Anonymous No.24857958 [Report]
bump
Anonymous No.24858298 [Report]
Missouri will do that
Anonymous No.24858383 [Report] >>24858396
>>24855035 (OP)
I feel similarly, I still enjoy his books, I think he had a knack for describing social situations and he was funny, but sometimes he just likes to bash things.
The Adventures of Huckleberry Finn typifies this imo, I think its (partly) why he wrote it in the first person, so he can directly tell the reader what he thinks as Huck goes around critiquing things. It opens with Huck critiquing religion, doesn't it? he even critiques Tom Sawyer because he's too saccharine and childish, he spends his time getting up to antics and not roaming about doing social criticism. (ie. Twain knew he couldn't match the mirth of that book so he had to write something more "serious")

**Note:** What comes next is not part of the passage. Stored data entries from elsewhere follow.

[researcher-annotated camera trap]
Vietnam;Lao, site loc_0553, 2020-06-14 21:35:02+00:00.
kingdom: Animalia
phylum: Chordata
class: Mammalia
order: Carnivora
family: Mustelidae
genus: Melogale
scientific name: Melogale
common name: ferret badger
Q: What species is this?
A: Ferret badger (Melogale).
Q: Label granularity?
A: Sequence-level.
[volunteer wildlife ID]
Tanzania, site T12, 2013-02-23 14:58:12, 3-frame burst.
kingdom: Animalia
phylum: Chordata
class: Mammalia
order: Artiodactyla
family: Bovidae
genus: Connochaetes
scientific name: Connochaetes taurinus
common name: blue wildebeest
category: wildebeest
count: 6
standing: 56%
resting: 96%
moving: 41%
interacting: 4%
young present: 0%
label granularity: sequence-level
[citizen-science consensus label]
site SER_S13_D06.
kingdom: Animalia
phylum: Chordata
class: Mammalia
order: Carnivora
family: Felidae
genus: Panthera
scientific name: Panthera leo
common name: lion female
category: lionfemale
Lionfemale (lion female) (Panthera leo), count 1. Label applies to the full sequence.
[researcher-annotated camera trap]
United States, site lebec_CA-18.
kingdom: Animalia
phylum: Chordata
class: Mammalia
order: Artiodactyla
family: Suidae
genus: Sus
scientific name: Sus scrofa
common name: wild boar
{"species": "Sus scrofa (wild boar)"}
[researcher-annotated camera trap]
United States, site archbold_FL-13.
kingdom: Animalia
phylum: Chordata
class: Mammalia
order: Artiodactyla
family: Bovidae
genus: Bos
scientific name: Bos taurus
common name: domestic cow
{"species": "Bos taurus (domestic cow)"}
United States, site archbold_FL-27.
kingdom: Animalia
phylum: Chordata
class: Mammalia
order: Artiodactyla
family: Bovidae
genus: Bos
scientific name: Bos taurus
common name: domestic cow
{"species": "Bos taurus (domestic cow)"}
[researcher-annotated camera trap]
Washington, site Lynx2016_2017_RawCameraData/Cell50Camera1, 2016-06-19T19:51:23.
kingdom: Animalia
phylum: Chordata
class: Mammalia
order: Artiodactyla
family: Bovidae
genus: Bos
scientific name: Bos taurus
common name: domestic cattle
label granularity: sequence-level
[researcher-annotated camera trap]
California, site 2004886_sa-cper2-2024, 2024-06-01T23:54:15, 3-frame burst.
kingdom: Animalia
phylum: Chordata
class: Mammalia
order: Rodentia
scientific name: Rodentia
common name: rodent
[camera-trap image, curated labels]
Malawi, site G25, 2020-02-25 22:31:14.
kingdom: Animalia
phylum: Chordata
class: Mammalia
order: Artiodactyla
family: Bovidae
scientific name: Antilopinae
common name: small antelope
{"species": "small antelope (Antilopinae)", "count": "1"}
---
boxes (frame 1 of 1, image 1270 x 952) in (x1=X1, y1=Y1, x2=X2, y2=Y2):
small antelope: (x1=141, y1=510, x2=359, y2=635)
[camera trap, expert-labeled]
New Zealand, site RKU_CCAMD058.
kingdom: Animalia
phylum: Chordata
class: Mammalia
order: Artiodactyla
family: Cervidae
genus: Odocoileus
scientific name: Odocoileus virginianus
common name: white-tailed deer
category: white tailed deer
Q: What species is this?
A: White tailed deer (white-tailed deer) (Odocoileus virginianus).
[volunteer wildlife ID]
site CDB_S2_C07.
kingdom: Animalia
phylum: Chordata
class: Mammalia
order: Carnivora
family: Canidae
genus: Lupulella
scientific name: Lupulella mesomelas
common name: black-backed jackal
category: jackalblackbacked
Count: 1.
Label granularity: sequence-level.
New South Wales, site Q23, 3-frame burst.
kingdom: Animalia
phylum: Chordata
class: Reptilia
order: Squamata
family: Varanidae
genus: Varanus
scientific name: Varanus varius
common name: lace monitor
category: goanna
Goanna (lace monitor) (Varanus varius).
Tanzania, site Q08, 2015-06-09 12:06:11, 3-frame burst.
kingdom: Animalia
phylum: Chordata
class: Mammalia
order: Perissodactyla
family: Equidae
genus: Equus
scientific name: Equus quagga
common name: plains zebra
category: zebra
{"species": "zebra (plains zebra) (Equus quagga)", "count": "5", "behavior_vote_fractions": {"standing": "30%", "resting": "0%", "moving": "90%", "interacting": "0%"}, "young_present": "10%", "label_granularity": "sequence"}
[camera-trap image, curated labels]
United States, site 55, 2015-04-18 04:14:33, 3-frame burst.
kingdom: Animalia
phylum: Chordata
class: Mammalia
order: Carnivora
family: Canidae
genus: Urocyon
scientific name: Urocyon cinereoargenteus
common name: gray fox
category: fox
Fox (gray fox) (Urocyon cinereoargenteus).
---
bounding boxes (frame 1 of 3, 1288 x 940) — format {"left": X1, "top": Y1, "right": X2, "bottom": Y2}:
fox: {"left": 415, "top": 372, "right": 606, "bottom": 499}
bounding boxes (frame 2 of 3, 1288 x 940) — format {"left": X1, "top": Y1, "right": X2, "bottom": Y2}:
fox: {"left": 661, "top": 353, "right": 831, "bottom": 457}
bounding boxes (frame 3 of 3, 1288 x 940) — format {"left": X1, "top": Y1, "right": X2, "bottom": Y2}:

Anonymous No.24858396 [Report]
>>24858383
(cont.)
furthermore, I would guess there was some extent where he didn't want to be known as some silly children's author, just like he didn't want to be a travel author either, and wanted to have big ideas to pass on so he'd be taken seriously. can't really blame him.
It was the same with his fellow Missourian and near-contemporary, in music, Scott Joplin - Joplin hated the idea of being known for novelty music, he wanted to write operas and the like, serious music - named among Chopin and Schubert, not Barnum and Balily. just Joplin didn't live long enough to fully realize it.